28. January 2022

Eine Frage der Perspektive: Der richtige Blickwinkel für Ihre Filme

Eine Frage der Perspektive:
Der richtige Blickwinkel für Ihre Filme

Die Kamera ist das Auge des Zuschauers. Wie sie auf ein Motiv gerichtet ist, nimmt Einfluss auf die Wirkung und Stimmung einer Szene. Deswegen macht es Sinn, Perspektiven mit Bedacht auszuwählen. Wir zeigen dir, welche Einstellungen welche Effekte hervorrufen.

Perspektive:
Schau mir in die Augen, Kleines!

Beginnen wir mit dem Offensichtlichen – und der Perspektive, die wohl die meisten Filmemacher intuitiv nutzen: Das das Motiv wird auf Augenhöhe gefilmt. Neutrale Szenen oder Dialoge können so gut eingefangen werden.
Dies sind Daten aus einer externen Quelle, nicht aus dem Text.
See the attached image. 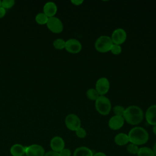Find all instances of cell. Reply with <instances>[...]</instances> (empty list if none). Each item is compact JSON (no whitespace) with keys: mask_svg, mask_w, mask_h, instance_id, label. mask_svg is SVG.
Instances as JSON below:
<instances>
[{"mask_svg":"<svg viewBox=\"0 0 156 156\" xmlns=\"http://www.w3.org/2000/svg\"><path fill=\"white\" fill-rule=\"evenodd\" d=\"M122 117L124 121L132 126L140 124L144 118L143 110L137 105H130L125 108Z\"/></svg>","mask_w":156,"mask_h":156,"instance_id":"1","label":"cell"},{"mask_svg":"<svg viewBox=\"0 0 156 156\" xmlns=\"http://www.w3.org/2000/svg\"><path fill=\"white\" fill-rule=\"evenodd\" d=\"M127 135L129 139V143L137 146L146 144L148 141L149 138L147 131L144 128L139 126L132 128Z\"/></svg>","mask_w":156,"mask_h":156,"instance_id":"2","label":"cell"},{"mask_svg":"<svg viewBox=\"0 0 156 156\" xmlns=\"http://www.w3.org/2000/svg\"><path fill=\"white\" fill-rule=\"evenodd\" d=\"M95 108L101 115H108L112 109V104L110 99L105 96H99L95 101Z\"/></svg>","mask_w":156,"mask_h":156,"instance_id":"3","label":"cell"},{"mask_svg":"<svg viewBox=\"0 0 156 156\" xmlns=\"http://www.w3.org/2000/svg\"><path fill=\"white\" fill-rule=\"evenodd\" d=\"M113 44L111 38L107 35H101L99 37L94 43L96 50L101 53H105L110 51Z\"/></svg>","mask_w":156,"mask_h":156,"instance_id":"4","label":"cell"},{"mask_svg":"<svg viewBox=\"0 0 156 156\" xmlns=\"http://www.w3.org/2000/svg\"><path fill=\"white\" fill-rule=\"evenodd\" d=\"M65 124L67 129L74 132L81 127L80 119L77 115L74 113L69 114L66 116Z\"/></svg>","mask_w":156,"mask_h":156,"instance_id":"5","label":"cell"},{"mask_svg":"<svg viewBox=\"0 0 156 156\" xmlns=\"http://www.w3.org/2000/svg\"><path fill=\"white\" fill-rule=\"evenodd\" d=\"M46 26L50 31L55 34H59L63 30V24L62 21L56 16L49 18Z\"/></svg>","mask_w":156,"mask_h":156,"instance_id":"6","label":"cell"},{"mask_svg":"<svg viewBox=\"0 0 156 156\" xmlns=\"http://www.w3.org/2000/svg\"><path fill=\"white\" fill-rule=\"evenodd\" d=\"M110 89V82L107 78L102 77L98 79L95 84V90L99 96H105Z\"/></svg>","mask_w":156,"mask_h":156,"instance_id":"7","label":"cell"},{"mask_svg":"<svg viewBox=\"0 0 156 156\" xmlns=\"http://www.w3.org/2000/svg\"><path fill=\"white\" fill-rule=\"evenodd\" d=\"M110 38L113 44L121 45L126 41L127 39V33L124 29L118 28L113 30Z\"/></svg>","mask_w":156,"mask_h":156,"instance_id":"8","label":"cell"},{"mask_svg":"<svg viewBox=\"0 0 156 156\" xmlns=\"http://www.w3.org/2000/svg\"><path fill=\"white\" fill-rule=\"evenodd\" d=\"M82 48L81 43L77 39L69 38L65 42V49L71 54H77L81 51Z\"/></svg>","mask_w":156,"mask_h":156,"instance_id":"9","label":"cell"},{"mask_svg":"<svg viewBox=\"0 0 156 156\" xmlns=\"http://www.w3.org/2000/svg\"><path fill=\"white\" fill-rule=\"evenodd\" d=\"M45 151L44 147L38 144H32L26 146V156H44Z\"/></svg>","mask_w":156,"mask_h":156,"instance_id":"10","label":"cell"},{"mask_svg":"<svg viewBox=\"0 0 156 156\" xmlns=\"http://www.w3.org/2000/svg\"><path fill=\"white\" fill-rule=\"evenodd\" d=\"M124 119L122 116L114 115L109 119L108 126L110 129L113 130H118L124 126Z\"/></svg>","mask_w":156,"mask_h":156,"instance_id":"11","label":"cell"},{"mask_svg":"<svg viewBox=\"0 0 156 156\" xmlns=\"http://www.w3.org/2000/svg\"><path fill=\"white\" fill-rule=\"evenodd\" d=\"M65 143L64 140L59 136H54L50 141V147L51 148V151L59 153L62 150L65 148Z\"/></svg>","mask_w":156,"mask_h":156,"instance_id":"12","label":"cell"},{"mask_svg":"<svg viewBox=\"0 0 156 156\" xmlns=\"http://www.w3.org/2000/svg\"><path fill=\"white\" fill-rule=\"evenodd\" d=\"M146 122L151 126L156 125V104L151 105L147 108L145 113Z\"/></svg>","mask_w":156,"mask_h":156,"instance_id":"13","label":"cell"},{"mask_svg":"<svg viewBox=\"0 0 156 156\" xmlns=\"http://www.w3.org/2000/svg\"><path fill=\"white\" fill-rule=\"evenodd\" d=\"M57 12V7L54 2H48L43 6V13L48 17L55 16Z\"/></svg>","mask_w":156,"mask_h":156,"instance_id":"14","label":"cell"},{"mask_svg":"<svg viewBox=\"0 0 156 156\" xmlns=\"http://www.w3.org/2000/svg\"><path fill=\"white\" fill-rule=\"evenodd\" d=\"M10 153L12 156H23L26 154V146L21 144H15L10 149Z\"/></svg>","mask_w":156,"mask_h":156,"instance_id":"15","label":"cell"},{"mask_svg":"<svg viewBox=\"0 0 156 156\" xmlns=\"http://www.w3.org/2000/svg\"><path fill=\"white\" fill-rule=\"evenodd\" d=\"M114 141L116 145L119 146H123L128 144L129 143L128 135L125 133H119L115 135Z\"/></svg>","mask_w":156,"mask_h":156,"instance_id":"16","label":"cell"},{"mask_svg":"<svg viewBox=\"0 0 156 156\" xmlns=\"http://www.w3.org/2000/svg\"><path fill=\"white\" fill-rule=\"evenodd\" d=\"M93 154L91 149L86 146H80L74 150L73 156H93Z\"/></svg>","mask_w":156,"mask_h":156,"instance_id":"17","label":"cell"},{"mask_svg":"<svg viewBox=\"0 0 156 156\" xmlns=\"http://www.w3.org/2000/svg\"><path fill=\"white\" fill-rule=\"evenodd\" d=\"M136 155L137 156H155L152 149L146 146L140 147Z\"/></svg>","mask_w":156,"mask_h":156,"instance_id":"18","label":"cell"},{"mask_svg":"<svg viewBox=\"0 0 156 156\" xmlns=\"http://www.w3.org/2000/svg\"><path fill=\"white\" fill-rule=\"evenodd\" d=\"M48 19H49V18L43 12L38 13L36 15L35 18L37 23L40 25L46 24V23L48 21Z\"/></svg>","mask_w":156,"mask_h":156,"instance_id":"19","label":"cell"},{"mask_svg":"<svg viewBox=\"0 0 156 156\" xmlns=\"http://www.w3.org/2000/svg\"><path fill=\"white\" fill-rule=\"evenodd\" d=\"M87 97L91 101H96L99 96V94L95 90V88H89L86 92Z\"/></svg>","mask_w":156,"mask_h":156,"instance_id":"20","label":"cell"},{"mask_svg":"<svg viewBox=\"0 0 156 156\" xmlns=\"http://www.w3.org/2000/svg\"><path fill=\"white\" fill-rule=\"evenodd\" d=\"M65 42L62 38H57L53 42V46L55 49L62 50L65 48Z\"/></svg>","mask_w":156,"mask_h":156,"instance_id":"21","label":"cell"},{"mask_svg":"<svg viewBox=\"0 0 156 156\" xmlns=\"http://www.w3.org/2000/svg\"><path fill=\"white\" fill-rule=\"evenodd\" d=\"M139 147L138 146L134 144L133 143H129L127 146V151L132 155H136L138 153V151L139 150Z\"/></svg>","mask_w":156,"mask_h":156,"instance_id":"22","label":"cell"},{"mask_svg":"<svg viewBox=\"0 0 156 156\" xmlns=\"http://www.w3.org/2000/svg\"><path fill=\"white\" fill-rule=\"evenodd\" d=\"M125 108L124 107L119 105H115L113 108V112L115 114V115H117V116H123Z\"/></svg>","mask_w":156,"mask_h":156,"instance_id":"23","label":"cell"},{"mask_svg":"<svg viewBox=\"0 0 156 156\" xmlns=\"http://www.w3.org/2000/svg\"><path fill=\"white\" fill-rule=\"evenodd\" d=\"M15 1L13 0H3L1 1V6L5 9H10L15 5Z\"/></svg>","mask_w":156,"mask_h":156,"instance_id":"24","label":"cell"},{"mask_svg":"<svg viewBox=\"0 0 156 156\" xmlns=\"http://www.w3.org/2000/svg\"><path fill=\"white\" fill-rule=\"evenodd\" d=\"M110 52L115 55H119L122 52V48L121 46V45H118V44H113L111 48L110 49Z\"/></svg>","mask_w":156,"mask_h":156,"instance_id":"25","label":"cell"},{"mask_svg":"<svg viewBox=\"0 0 156 156\" xmlns=\"http://www.w3.org/2000/svg\"><path fill=\"white\" fill-rule=\"evenodd\" d=\"M75 132H76V136L79 138H84L87 136L86 130L84 128L82 127H80L78 129H77L75 131Z\"/></svg>","mask_w":156,"mask_h":156,"instance_id":"26","label":"cell"},{"mask_svg":"<svg viewBox=\"0 0 156 156\" xmlns=\"http://www.w3.org/2000/svg\"><path fill=\"white\" fill-rule=\"evenodd\" d=\"M58 154H59L60 156H71V151L69 149L65 147Z\"/></svg>","mask_w":156,"mask_h":156,"instance_id":"27","label":"cell"},{"mask_svg":"<svg viewBox=\"0 0 156 156\" xmlns=\"http://www.w3.org/2000/svg\"><path fill=\"white\" fill-rule=\"evenodd\" d=\"M44 156H60V155L58 152H54L52 151H50L47 152H45V154Z\"/></svg>","mask_w":156,"mask_h":156,"instance_id":"28","label":"cell"},{"mask_svg":"<svg viewBox=\"0 0 156 156\" xmlns=\"http://www.w3.org/2000/svg\"><path fill=\"white\" fill-rule=\"evenodd\" d=\"M71 2L74 5L79 6V5H80L83 4V0H71Z\"/></svg>","mask_w":156,"mask_h":156,"instance_id":"29","label":"cell"},{"mask_svg":"<svg viewBox=\"0 0 156 156\" xmlns=\"http://www.w3.org/2000/svg\"><path fill=\"white\" fill-rule=\"evenodd\" d=\"M6 13V9H5L2 6L0 7V18H3Z\"/></svg>","mask_w":156,"mask_h":156,"instance_id":"30","label":"cell"},{"mask_svg":"<svg viewBox=\"0 0 156 156\" xmlns=\"http://www.w3.org/2000/svg\"><path fill=\"white\" fill-rule=\"evenodd\" d=\"M93 156H107V155L102 152H97L93 154Z\"/></svg>","mask_w":156,"mask_h":156,"instance_id":"31","label":"cell"},{"mask_svg":"<svg viewBox=\"0 0 156 156\" xmlns=\"http://www.w3.org/2000/svg\"><path fill=\"white\" fill-rule=\"evenodd\" d=\"M152 150L154 151V153L155 154V156H156V141L155 143H154V146H153V148H152Z\"/></svg>","mask_w":156,"mask_h":156,"instance_id":"32","label":"cell"},{"mask_svg":"<svg viewBox=\"0 0 156 156\" xmlns=\"http://www.w3.org/2000/svg\"><path fill=\"white\" fill-rule=\"evenodd\" d=\"M152 132L154 133V135L156 136V125L153 126V127H152Z\"/></svg>","mask_w":156,"mask_h":156,"instance_id":"33","label":"cell"},{"mask_svg":"<svg viewBox=\"0 0 156 156\" xmlns=\"http://www.w3.org/2000/svg\"><path fill=\"white\" fill-rule=\"evenodd\" d=\"M1 6V1H0V7Z\"/></svg>","mask_w":156,"mask_h":156,"instance_id":"34","label":"cell"},{"mask_svg":"<svg viewBox=\"0 0 156 156\" xmlns=\"http://www.w3.org/2000/svg\"><path fill=\"white\" fill-rule=\"evenodd\" d=\"M23 156H26V155H23Z\"/></svg>","mask_w":156,"mask_h":156,"instance_id":"35","label":"cell"}]
</instances>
Doch sobald du die vertikale Achse der Linse veränderst, bekommt die Szene eine Färbung. Eine Person wirkt plötzlich übermächtig oder sogar bedrohlich auf den Zuschauer, wenn du sie von oben in die Kamera blicken lässt. Beim Filmen aus der Untersicht richtest du dein Objektiv von unten auf das Motiv. Auch Objekte können so viel beeindruckender erscheinen, als sie es tatsächlich sind. Mit der Froschperspektive wird es noch extremer. Die Kamera filmt dann unmittelbar vom Boden aus. Veränderst du den Winkel der Kamera nun weiter Richtung 90 Grad, wirkt alles wie im Zwergenland. Begrenzende Achsen wie der Horizont verschwinden und auch Hintergründe können ausgeblendet werden.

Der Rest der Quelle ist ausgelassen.